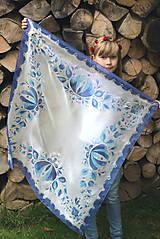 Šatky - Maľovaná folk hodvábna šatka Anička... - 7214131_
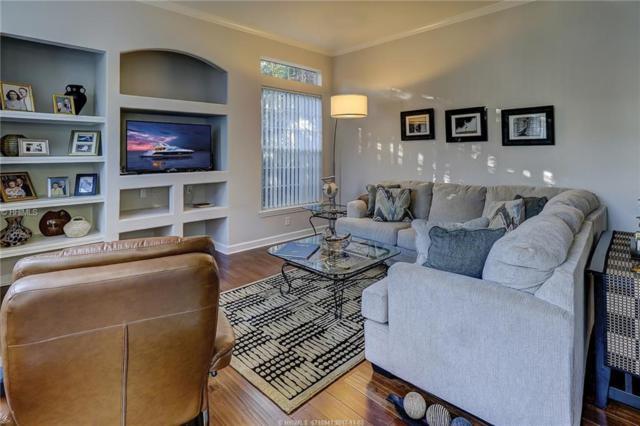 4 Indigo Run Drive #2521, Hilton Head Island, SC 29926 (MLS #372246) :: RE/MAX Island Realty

◆ ◆ ◆ ◆ ◆ ◆ ◆

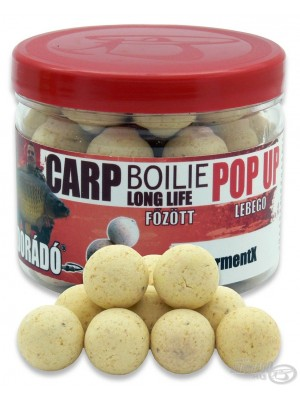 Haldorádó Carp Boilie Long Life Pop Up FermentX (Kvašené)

◆ ◆ ◆ ◆ ◆ ◆ ◆

§ **What to work on**
A verbatim reproduction is expected: starting at the line above that has "Šatky - Maľovaná", ending at the line that has "4 Indigo Run", both included, and with no pictures and no other lines.

§ **Reply**
 Šatky - Maľovaná folk hodvábna šatka Anička... - 7214131_
 4 Indigo Run Drive #2521, Hilton Head Island, SC 29926 (MLS #372246) :: RE/MAX Island Realty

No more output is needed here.